5) D’après les informations que j’ai pu obtenir et recouper, il paraît crédible d’affirmer qu’il est possible de fermer les premiers réacteurs nucléaires en 2015 sans risquer un manque d’électricité. En effet, depuis 2003, des investissements importants ont été consentis dans des centrales au rendement élevé (cogénération ou TGV) et dans les énergies renouvelables. De nombreux projets sont en outre en cours de réalisation ou en voie d’initialisation. Ensemble, ces installations permettront de produire plus d’électricité que les 3 plus vieux réacteurs qui doivent fermer d’ici 2015, même en tenant compte d’une augmentation de la consommation d’électricité (qui a diminué de presque 7% entre 2008 et 2009 suite à la crise économique) et de la fermeture éventuelle et souhaitée de certaines centrales à charbon.

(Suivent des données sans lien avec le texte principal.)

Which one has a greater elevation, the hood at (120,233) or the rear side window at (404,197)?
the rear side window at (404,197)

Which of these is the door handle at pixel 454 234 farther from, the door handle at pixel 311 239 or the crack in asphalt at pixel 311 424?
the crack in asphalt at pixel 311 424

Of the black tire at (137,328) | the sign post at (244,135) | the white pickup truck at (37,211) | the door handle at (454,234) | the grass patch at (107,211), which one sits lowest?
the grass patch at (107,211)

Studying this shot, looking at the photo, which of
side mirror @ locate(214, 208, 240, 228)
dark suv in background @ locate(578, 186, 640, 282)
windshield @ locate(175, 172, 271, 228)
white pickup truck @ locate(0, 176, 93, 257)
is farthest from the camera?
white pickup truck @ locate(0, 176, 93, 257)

Quant à la sortie du nucléaire d’ici 2025, outre le scénario alternatif qui a été présenté par ECOLO en 2005 qui prévoyait cette sortie tout en diminuant les émissions de CO2, une étude du Bureau du Plan de décembre 2008 montre que la Belgique peut atteindre ses objectifs dans le cadre du paquet « énergie-climat » de l’Union Européenne (à savoir une réduction de 15% des émissions de gaz à effet de serre et 13% d’énergie renouvelable pour 2020) tout en sortant du nucléaire, et ce à moindre coût.